Unlike other types of medical records that may be disclosed to a third party by subpoena, pursuant to HG § 4-307, a court order is required where the disclosure of mental health records is sought by a private litigant in a civil proceeding in which the person in interest has not authorized the disclosure. Furthermore, the Confidentiality Act provides that “[w]hen a medical record developed in connection with the provision of mental health services is disclosed without the authorization of a person in interest, only the information in the record relevant to the purpose for which disclosure is sought may be released.” HG § 4-307(c).

The Court of Appeals stated, “Taken together, where a private party litigant seeks the disclosure of mental health records and the person in interest has not authorized the disclosure, given the conditions and limitations imposed by the General Assembly in HG § 4-307: (1) the party seeking their disclosure must file a motion requesting a court order compelling their disclosure; and (2) prior to the court authorizing the disclosure pursuant to a court order, the court must undertake an examination of the documents sought to be disclosed and any other necessary information in order to make a relevancy determination and to ensure that it limits disclosure only to the information that may be relevant … In considering whether the party seeking the records has a need for access to the records, the court should consider the nature of the underlying litigation, the relationship between the records and any claim or defense, and the likelihood that review of the records would result in the discovery of relevant information … Once the movant makes a threshold proffer sufficient to enable the court to determine that there is a “need to inspect,” the court must undertake an examination of the documents sought to be disclosed to ensure that the records sought are, in fact, relevant, and that the court limits disclosure only to the information that may be relevant … The court’s role is not to determine whether the records are admissible, but rather, could the records lead the movant to the discovery of usable evidence.”

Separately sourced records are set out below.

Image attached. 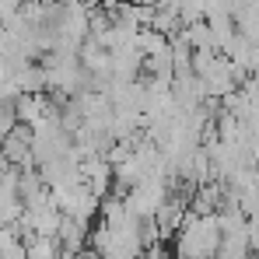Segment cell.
I'll list each match as a JSON object with an SVG mask.
<instances>
[{
	"label": "cell",
	"mask_w": 259,
	"mask_h": 259,
	"mask_svg": "<svg viewBox=\"0 0 259 259\" xmlns=\"http://www.w3.org/2000/svg\"><path fill=\"white\" fill-rule=\"evenodd\" d=\"M182 35H186V42L193 46V53H221V49H217L214 32H210V25H207V21L186 25V28H182Z\"/></svg>",
	"instance_id": "obj_3"
},
{
	"label": "cell",
	"mask_w": 259,
	"mask_h": 259,
	"mask_svg": "<svg viewBox=\"0 0 259 259\" xmlns=\"http://www.w3.org/2000/svg\"><path fill=\"white\" fill-rule=\"evenodd\" d=\"M186 0H154V7H172V11H179Z\"/></svg>",
	"instance_id": "obj_6"
},
{
	"label": "cell",
	"mask_w": 259,
	"mask_h": 259,
	"mask_svg": "<svg viewBox=\"0 0 259 259\" xmlns=\"http://www.w3.org/2000/svg\"><path fill=\"white\" fill-rule=\"evenodd\" d=\"M7 49V28H4V21H0V53Z\"/></svg>",
	"instance_id": "obj_7"
},
{
	"label": "cell",
	"mask_w": 259,
	"mask_h": 259,
	"mask_svg": "<svg viewBox=\"0 0 259 259\" xmlns=\"http://www.w3.org/2000/svg\"><path fill=\"white\" fill-rule=\"evenodd\" d=\"M21 4H25V0H0V21H11V18L21 11Z\"/></svg>",
	"instance_id": "obj_5"
},
{
	"label": "cell",
	"mask_w": 259,
	"mask_h": 259,
	"mask_svg": "<svg viewBox=\"0 0 259 259\" xmlns=\"http://www.w3.org/2000/svg\"><path fill=\"white\" fill-rule=\"evenodd\" d=\"M221 252V221L217 214H186L179 231V259H217Z\"/></svg>",
	"instance_id": "obj_1"
},
{
	"label": "cell",
	"mask_w": 259,
	"mask_h": 259,
	"mask_svg": "<svg viewBox=\"0 0 259 259\" xmlns=\"http://www.w3.org/2000/svg\"><path fill=\"white\" fill-rule=\"evenodd\" d=\"M21 119H18V98H7V95H0V140L11 133V130L18 126Z\"/></svg>",
	"instance_id": "obj_4"
},
{
	"label": "cell",
	"mask_w": 259,
	"mask_h": 259,
	"mask_svg": "<svg viewBox=\"0 0 259 259\" xmlns=\"http://www.w3.org/2000/svg\"><path fill=\"white\" fill-rule=\"evenodd\" d=\"M0 158L11 161V165H18V168H32L35 165V158H32V126L18 123V126L11 130L0 140Z\"/></svg>",
	"instance_id": "obj_2"
}]
</instances>
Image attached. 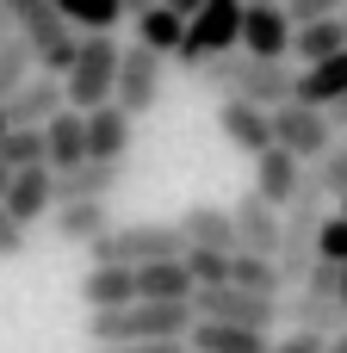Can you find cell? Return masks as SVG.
I'll use <instances>...</instances> for the list:
<instances>
[{"label":"cell","instance_id":"6da1fadb","mask_svg":"<svg viewBox=\"0 0 347 353\" xmlns=\"http://www.w3.org/2000/svg\"><path fill=\"white\" fill-rule=\"evenodd\" d=\"M192 81H205L211 93L242 99V105H255V112H279V105H292L298 68H292V62H255V56L230 50V56H211Z\"/></svg>","mask_w":347,"mask_h":353},{"label":"cell","instance_id":"7a4b0ae2","mask_svg":"<svg viewBox=\"0 0 347 353\" xmlns=\"http://www.w3.org/2000/svg\"><path fill=\"white\" fill-rule=\"evenodd\" d=\"M192 310L186 304H124L112 316H87V341L93 347H161V341H186Z\"/></svg>","mask_w":347,"mask_h":353},{"label":"cell","instance_id":"3957f363","mask_svg":"<svg viewBox=\"0 0 347 353\" xmlns=\"http://www.w3.org/2000/svg\"><path fill=\"white\" fill-rule=\"evenodd\" d=\"M6 12H12V31H19V43L31 50L37 74L62 81L68 62H75V43H81V37L62 25V12H56L50 0H6Z\"/></svg>","mask_w":347,"mask_h":353},{"label":"cell","instance_id":"277c9868","mask_svg":"<svg viewBox=\"0 0 347 353\" xmlns=\"http://www.w3.org/2000/svg\"><path fill=\"white\" fill-rule=\"evenodd\" d=\"M118 37H81L75 43V62H68V74H62V105L68 112H99V105H112V87H118Z\"/></svg>","mask_w":347,"mask_h":353},{"label":"cell","instance_id":"5b68a950","mask_svg":"<svg viewBox=\"0 0 347 353\" xmlns=\"http://www.w3.org/2000/svg\"><path fill=\"white\" fill-rule=\"evenodd\" d=\"M180 254H186V242H180L174 223H124V230H112L87 248L93 267H124V273H143L155 261H180Z\"/></svg>","mask_w":347,"mask_h":353},{"label":"cell","instance_id":"8992f818","mask_svg":"<svg viewBox=\"0 0 347 353\" xmlns=\"http://www.w3.org/2000/svg\"><path fill=\"white\" fill-rule=\"evenodd\" d=\"M279 323H292V335L335 341L347 329V316H341V267H310V279L298 285V298H279Z\"/></svg>","mask_w":347,"mask_h":353},{"label":"cell","instance_id":"52a82bcc","mask_svg":"<svg viewBox=\"0 0 347 353\" xmlns=\"http://www.w3.org/2000/svg\"><path fill=\"white\" fill-rule=\"evenodd\" d=\"M236 43H242V0H205V6L186 19V37H180L174 62H180L186 74H199L211 56H230Z\"/></svg>","mask_w":347,"mask_h":353},{"label":"cell","instance_id":"ba28073f","mask_svg":"<svg viewBox=\"0 0 347 353\" xmlns=\"http://www.w3.org/2000/svg\"><path fill=\"white\" fill-rule=\"evenodd\" d=\"M186 310H192V323H224V329H248V335H267L279 323V298H248V292H230V285L192 292Z\"/></svg>","mask_w":347,"mask_h":353},{"label":"cell","instance_id":"9c48e42d","mask_svg":"<svg viewBox=\"0 0 347 353\" xmlns=\"http://www.w3.org/2000/svg\"><path fill=\"white\" fill-rule=\"evenodd\" d=\"M267 124H273V149H286L298 168H317V161L335 149L329 118L310 112V105H279V112H267Z\"/></svg>","mask_w":347,"mask_h":353},{"label":"cell","instance_id":"30bf717a","mask_svg":"<svg viewBox=\"0 0 347 353\" xmlns=\"http://www.w3.org/2000/svg\"><path fill=\"white\" fill-rule=\"evenodd\" d=\"M161 56H149V50H137V43H124L118 50V87H112V105L137 124L155 99H161Z\"/></svg>","mask_w":347,"mask_h":353},{"label":"cell","instance_id":"8fae6325","mask_svg":"<svg viewBox=\"0 0 347 353\" xmlns=\"http://www.w3.org/2000/svg\"><path fill=\"white\" fill-rule=\"evenodd\" d=\"M242 56L255 62H292V25L279 12V0H248L242 6Z\"/></svg>","mask_w":347,"mask_h":353},{"label":"cell","instance_id":"7c38bea8","mask_svg":"<svg viewBox=\"0 0 347 353\" xmlns=\"http://www.w3.org/2000/svg\"><path fill=\"white\" fill-rule=\"evenodd\" d=\"M118 186H124V168L81 161V168H68V174H50V211H56V205H112Z\"/></svg>","mask_w":347,"mask_h":353},{"label":"cell","instance_id":"4fadbf2b","mask_svg":"<svg viewBox=\"0 0 347 353\" xmlns=\"http://www.w3.org/2000/svg\"><path fill=\"white\" fill-rule=\"evenodd\" d=\"M230 223H236V254H261V261L279 254V223H286V211H273V205H261L255 192H242V199L230 205Z\"/></svg>","mask_w":347,"mask_h":353},{"label":"cell","instance_id":"5bb4252c","mask_svg":"<svg viewBox=\"0 0 347 353\" xmlns=\"http://www.w3.org/2000/svg\"><path fill=\"white\" fill-rule=\"evenodd\" d=\"M174 230H180V242L199 248V254H236V223H230L224 205H199V199H192V205L174 217Z\"/></svg>","mask_w":347,"mask_h":353},{"label":"cell","instance_id":"9a60e30c","mask_svg":"<svg viewBox=\"0 0 347 353\" xmlns=\"http://www.w3.org/2000/svg\"><path fill=\"white\" fill-rule=\"evenodd\" d=\"M0 112H6V130H43V124L62 112V81H50V74H31V81H25V87L6 99Z\"/></svg>","mask_w":347,"mask_h":353},{"label":"cell","instance_id":"2e32d148","mask_svg":"<svg viewBox=\"0 0 347 353\" xmlns=\"http://www.w3.org/2000/svg\"><path fill=\"white\" fill-rule=\"evenodd\" d=\"M298 180H304V168H298L286 149H267V155H255V199H261V205H273V211H292V199H298Z\"/></svg>","mask_w":347,"mask_h":353},{"label":"cell","instance_id":"e0dca14e","mask_svg":"<svg viewBox=\"0 0 347 353\" xmlns=\"http://www.w3.org/2000/svg\"><path fill=\"white\" fill-rule=\"evenodd\" d=\"M335 99H347V50L317 68H298V87H292V105H310V112H329Z\"/></svg>","mask_w":347,"mask_h":353},{"label":"cell","instance_id":"ac0fdd59","mask_svg":"<svg viewBox=\"0 0 347 353\" xmlns=\"http://www.w3.org/2000/svg\"><path fill=\"white\" fill-rule=\"evenodd\" d=\"M217 130H224L242 155H267V149H273L267 112H255V105H242V99H217Z\"/></svg>","mask_w":347,"mask_h":353},{"label":"cell","instance_id":"d6986e66","mask_svg":"<svg viewBox=\"0 0 347 353\" xmlns=\"http://www.w3.org/2000/svg\"><path fill=\"white\" fill-rule=\"evenodd\" d=\"M130 155V118L118 105H99L87 112V161H106V168H124Z\"/></svg>","mask_w":347,"mask_h":353},{"label":"cell","instance_id":"ffe728a7","mask_svg":"<svg viewBox=\"0 0 347 353\" xmlns=\"http://www.w3.org/2000/svg\"><path fill=\"white\" fill-rule=\"evenodd\" d=\"M43 155H50V174H68V168H81V161H87V118L62 105V112L43 124Z\"/></svg>","mask_w":347,"mask_h":353},{"label":"cell","instance_id":"44dd1931","mask_svg":"<svg viewBox=\"0 0 347 353\" xmlns=\"http://www.w3.org/2000/svg\"><path fill=\"white\" fill-rule=\"evenodd\" d=\"M6 223L12 230H31L37 217H50V168H31V174H12L6 199H0Z\"/></svg>","mask_w":347,"mask_h":353},{"label":"cell","instance_id":"7402d4cb","mask_svg":"<svg viewBox=\"0 0 347 353\" xmlns=\"http://www.w3.org/2000/svg\"><path fill=\"white\" fill-rule=\"evenodd\" d=\"M81 304H87V316H112V310L137 304V273H124V267H87Z\"/></svg>","mask_w":347,"mask_h":353},{"label":"cell","instance_id":"603a6c76","mask_svg":"<svg viewBox=\"0 0 347 353\" xmlns=\"http://www.w3.org/2000/svg\"><path fill=\"white\" fill-rule=\"evenodd\" d=\"M50 230L68 248H93L99 236H112V205H56L50 211Z\"/></svg>","mask_w":347,"mask_h":353},{"label":"cell","instance_id":"cb8c5ba5","mask_svg":"<svg viewBox=\"0 0 347 353\" xmlns=\"http://www.w3.org/2000/svg\"><path fill=\"white\" fill-rule=\"evenodd\" d=\"M180 37H186V19H180L168 0H161V6H143V12H137V50H149V56L174 62Z\"/></svg>","mask_w":347,"mask_h":353},{"label":"cell","instance_id":"d4e9b609","mask_svg":"<svg viewBox=\"0 0 347 353\" xmlns=\"http://www.w3.org/2000/svg\"><path fill=\"white\" fill-rule=\"evenodd\" d=\"M186 353H267V335H248V329H224V323H192L186 329Z\"/></svg>","mask_w":347,"mask_h":353},{"label":"cell","instance_id":"484cf974","mask_svg":"<svg viewBox=\"0 0 347 353\" xmlns=\"http://www.w3.org/2000/svg\"><path fill=\"white\" fill-rule=\"evenodd\" d=\"M56 12L75 37H112V25L124 19V0H56Z\"/></svg>","mask_w":347,"mask_h":353},{"label":"cell","instance_id":"4316f807","mask_svg":"<svg viewBox=\"0 0 347 353\" xmlns=\"http://www.w3.org/2000/svg\"><path fill=\"white\" fill-rule=\"evenodd\" d=\"M137 298L143 304H186L192 298V279H186V261H155L137 273Z\"/></svg>","mask_w":347,"mask_h":353},{"label":"cell","instance_id":"83f0119b","mask_svg":"<svg viewBox=\"0 0 347 353\" xmlns=\"http://www.w3.org/2000/svg\"><path fill=\"white\" fill-rule=\"evenodd\" d=\"M347 50V25L341 12L335 19H323V25H304V31H292V56L304 62V68H317V62H329V56H341Z\"/></svg>","mask_w":347,"mask_h":353},{"label":"cell","instance_id":"f1b7e54d","mask_svg":"<svg viewBox=\"0 0 347 353\" xmlns=\"http://www.w3.org/2000/svg\"><path fill=\"white\" fill-rule=\"evenodd\" d=\"M230 292H248V298H279V267L261 261V254H236L230 261Z\"/></svg>","mask_w":347,"mask_h":353},{"label":"cell","instance_id":"f546056e","mask_svg":"<svg viewBox=\"0 0 347 353\" xmlns=\"http://www.w3.org/2000/svg\"><path fill=\"white\" fill-rule=\"evenodd\" d=\"M0 168H6V174L50 168V155H43V130H6V137H0Z\"/></svg>","mask_w":347,"mask_h":353},{"label":"cell","instance_id":"4dcf8cb0","mask_svg":"<svg viewBox=\"0 0 347 353\" xmlns=\"http://www.w3.org/2000/svg\"><path fill=\"white\" fill-rule=\"evenodd\" d=\"M31 74H37V62H31V50H25L19 37H12V43H0V105H6V99H12V93L25 87Z\"/></svg>","mask_w":347,"mask_h":353},{"label":"cell","instance_id":"1f68e13d","mask_svg":"<svg viewBox=\"0 0 347 353\" xmlns=\"http://www.w3.org/2000/svg\"><path fill=\"white\" fill-rule=\"evenodd\" d=\"M310 174H317V186H323V199H347V137H335V149H329Z\"/></svg>","mask_w":347,"mask_h":353},{"label":"cell","instance_id":"d6a6232c","mask_svg":"<svg viewBox=\"0 0 347 353\" xmlns=\"http://www.w3.org/2000/svg\"><path fill=\"white\" fill-rule=\"evenodd\" d=\"M317 267H347V217H323V230H317Z\"/></svg>","mask_w":347,"mask_h":353},{"label":"cell","instance_id":"836d02e7","mask_svg":"<svg viewBox=\"0 0 347 353\" xmlns=\"http://www.w3.org/2000/svg\"><path fill=\"white\" fill-rule=\"evenodd\" d=\"M279 12H286V25H292V31H304V25L335 19V12H341V0H279Z\"/></svg>","mask_w":347,"mask_h":353},{"label":"cell","instance_id":"e575fe53","mask_svg":"<svg viewBox=\"0 0 347 353\" xmlns=\"http://www.w3.org/2000/svg\"><path fill=\"white\" fill-rule=\"evenodd\" d=\"M19 254H25V230H12L6 211H0V261H19Z\"/></svg>","mask_w":347,"mask_h":353},{"label":"cell","instance_id":"d590c367","mask_svg":"<svg viewBox=\"0 0 347 353\" xmlns=\"http://www.w3.org/2000/svg\"><path fill=\"white\" fill-rule=\"evenodd\" d=\"M267 353H323V341L317 335H286V341H273Z\"/></svg>","mask_w":347,"mask_h":353},{"label":"cell","instance_id":"8d00e7d4","mask_svg":"<svg viewBox=\"0 0 347 353\" xmlns=\"http://www.w3.org/2000/svg\"><path fill=\"white\" fill-rule=\"evenodd\" d=\"M93 353H186L180 341H161V347H93Z\"/></svg>","mask_w":347,"mask_h":353},{"label":"cell","instance_id":"74e56055","mask_svg":"<svg viewBox=\"0 0 347 353\" xmlns=\"http://www.w3.org/2000/svg\"><path fill=\"white\" fill-rule=\"evenodd\" d=\"M323 118H329V130H341V137H347V99H335V105H329Z\"/></svg>","mask_w":347,"mask_h":353},{"label":"cell","instance_id":"f35d334b","mask_svg":"<svg viewBox=\"0 0 347 353\" xmlns=\"http://www.w3.org/2000/svg\"><path fill=\"white\" fill-rule=\"evenodd\" d=\"M19 31H12V12H6V0H0V43H12Z\"/></svg>","mask_w":347,"mask_h":353},{"label":"cell","instance_id":"ab89813d","mask_svg":"<svg viewBox=\"0 0 347 353\" xmlns=\"http://www.w3.org/2000/svg\"><path fill=\"white\" fill-rule=\"evenodd\" d=\"M323 353H347V329L335 335V341H323Z\"/></svg>","mask_w":347,"mask_h":353},{"label":"cell","instance_id":"60d3db41","mask_svg":"<svg viewBox=\"0 0 347 353\" xmlns=\"http://www.w3.org/2000/svg\"><path fill=\"white\" fill-rule=\"evenodd\" d=\"M341 316H347V267H341Z\"/></svg>","mask_w":347,"mask_h":353},{"label":"cell","instance_id":"b9f144b4","mask_svg":"<svg viewBox=\"0 0 347 353\" xmlns=\"http://www.w3.org/2000/svg\"><path fill=\"white\" fill-rule=\"evenodd\" d=\"M6 186H12V174H6V168H0V199H6Z\"/></svg>","mask_w":347,"mask_h":353},{"label":"cell","instance_id":"7bdbcfd3","mask_svg":"<svg viewBox=\"0 0 347 353\" xmlns=\"http://www.w3.org/2000/svg\"><path fill=\"white\" fill-rule=\"evenodd\" d=\"M0 137H6V112H0Z\"/></svg>","mask_w":347,"mask_h":353},{"label":"cell","instance_id":"ee69618b","mask_svg":"<svg viewBox=\"0 0 347 353\" xmlns=\"http://www.w3.org/2000/svg\"><path fill=\"white\" fill-rule=\"evenodd\" d=\"M341 217H347V199H341Z\"/></svg>","mask_w":347,"mask_h":353}]
</instances>
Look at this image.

The Court of Appeals further stated, “In response to a motion seeking a court order compelling or authorizing the disclosure of mental health records, the Confidentiality Act also provides a health care provider, recipient, or person in interest with the right to object to the disclosure. HG § 4-307(k)(6). … Where a third party is seeking a patient’s confidential mental health records in the possession of a third party health care provider, the General Assembly has expressly granted standing to the “health care provider, a recipient, or person in interest” to “assert[] in a motion to quash or a motion for a protective order any constitutional right or other legal authority in opposition to disclosure.” HG § 4-307(k)(6). … As part of the proceeding, a health care provider custodian or person in interest may object to the disclosure by filing a motion for protective order … Accordingly, although Brother Holmes’ constitutional rights are not implicated by the discovery request, to the extent that his privacy rights are protected by statute, SLI would have standing to ensure that the statutory provisions concerning disclosure, and the protections afforded by the Confidentiality Act, are followed.”

The Maryland Appellate Court held: “The circuit court erred by failing to conduct the necessary statutory relevancy analysis required by HG 4-307(c). Remand is appropriate for the court to review the complaint filed in the Massachusetts Action, and to conduct an in camera review of the mental health records. Assuming the court determines that the records are relevant, it should enter an appropriate order transferring the relevant portions of the records under seal to the Massachusetts Court for further proceedings.”

Source Saint Luke Institute, Inc. v. Andre Jones, No. 62, September Term, 2019.